● **ABOUT THIS EXERCISE**: Exact copy, pictures excluded: write out every line below.

● **GIVEN INFORMATION**:
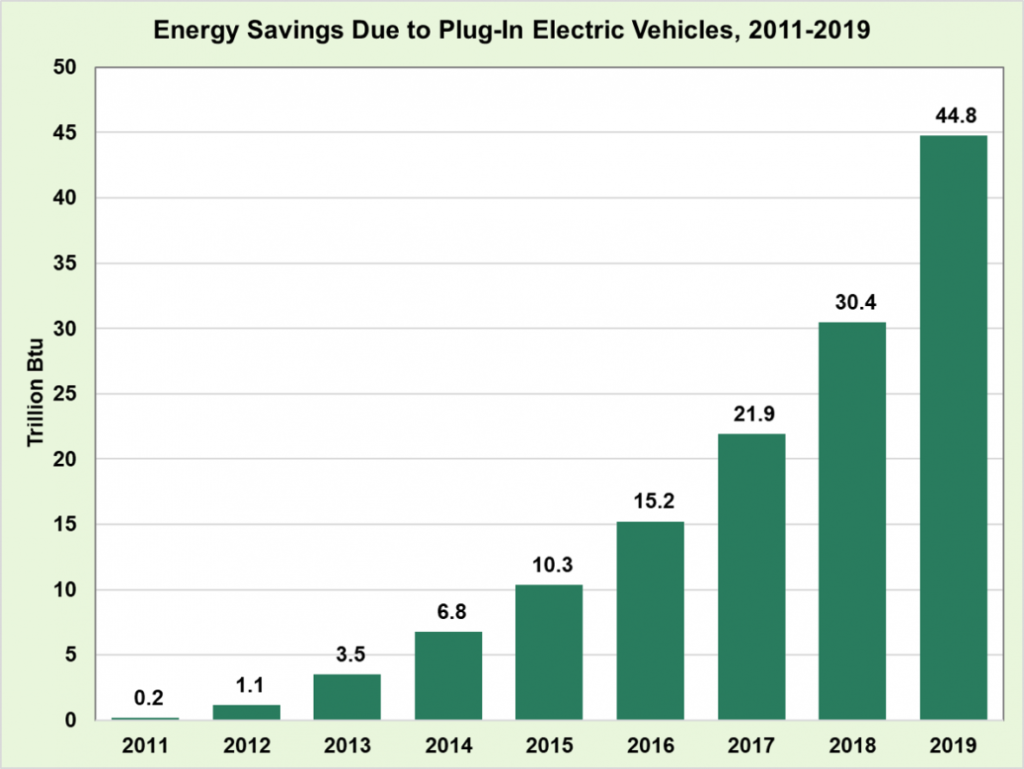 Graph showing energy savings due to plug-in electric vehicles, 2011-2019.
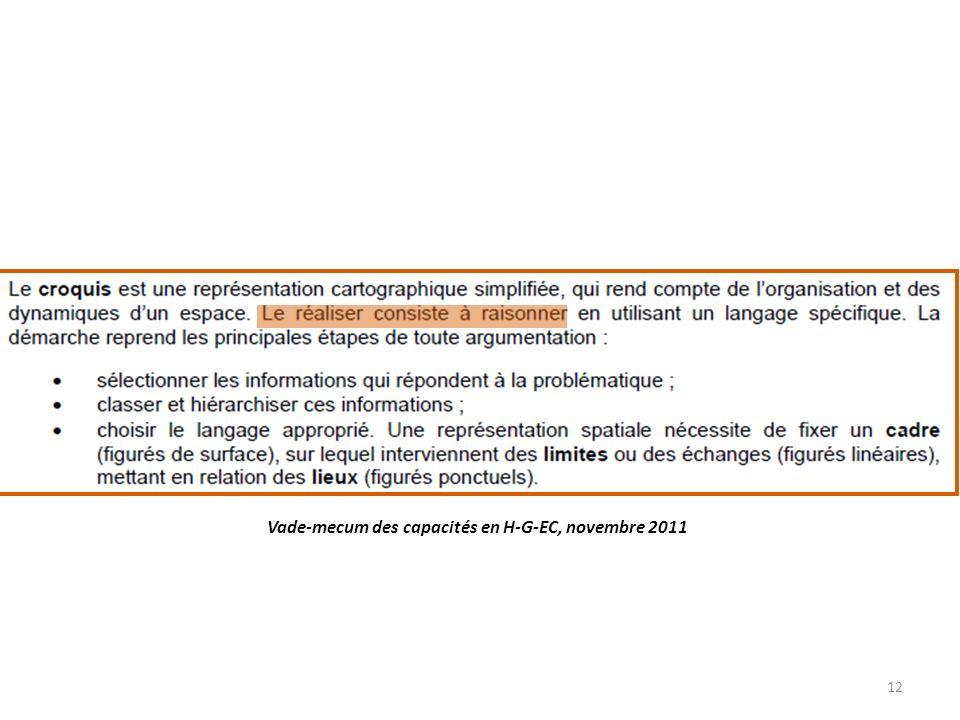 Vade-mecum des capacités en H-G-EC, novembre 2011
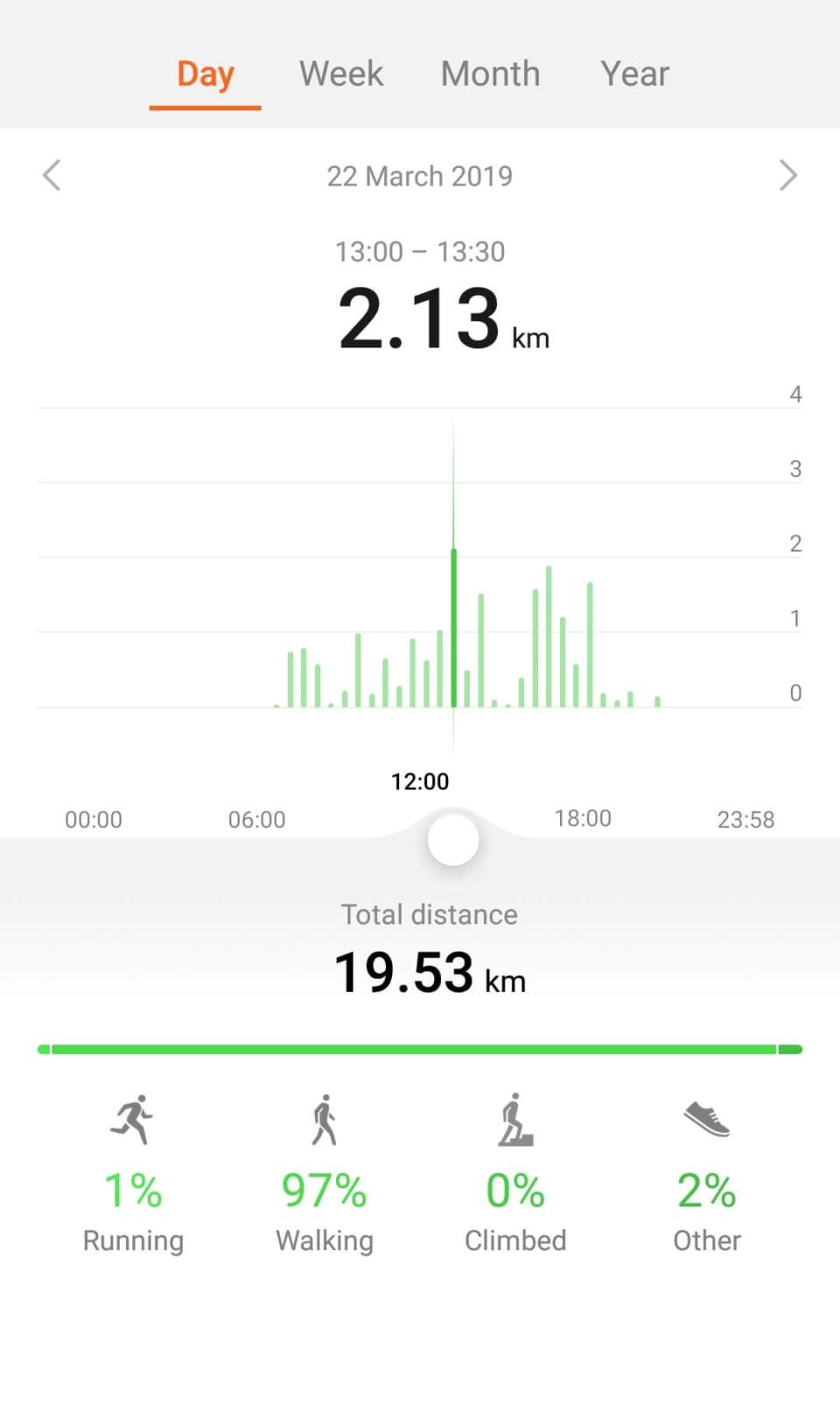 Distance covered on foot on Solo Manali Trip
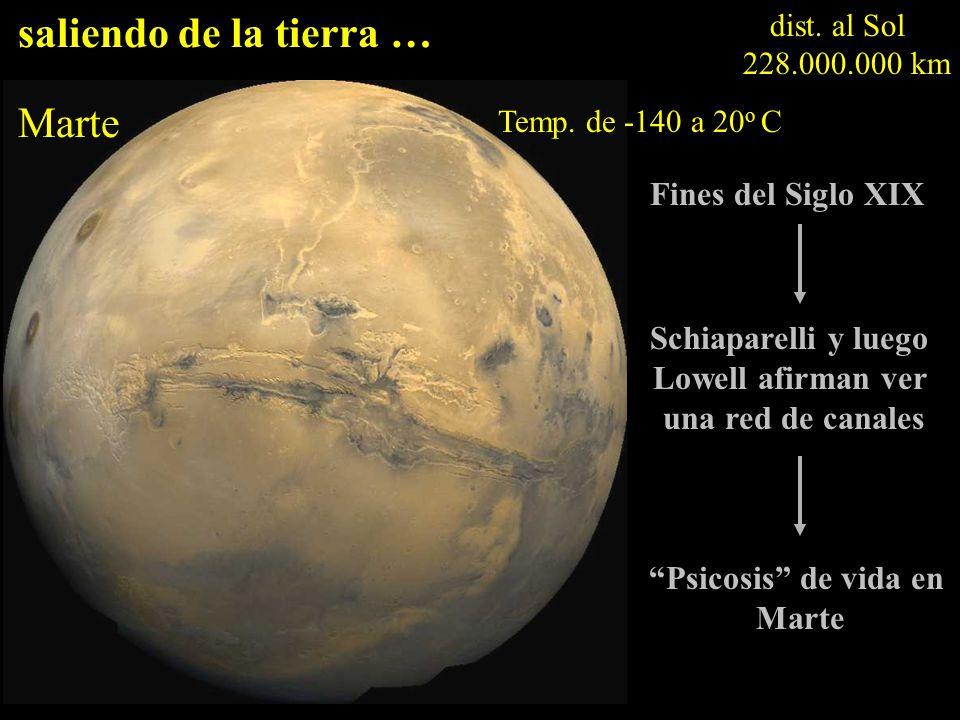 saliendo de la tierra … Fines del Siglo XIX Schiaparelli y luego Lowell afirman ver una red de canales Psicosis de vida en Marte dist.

● **ANSWER TO THIS EXERCISE**:
 Graph showing energy savings due to plug-in electric vehicles, 2011-2019.
 Vade-mecum des capacités en H-G-EC, novembre 2011
 Distance covered on foot on Solo Manali Trip
 saliendo de la tierra … Fines del Siglo XIX Schiaparelli y luego Lowell afirman ver una red de canales Psicosis de vida en Marte dist.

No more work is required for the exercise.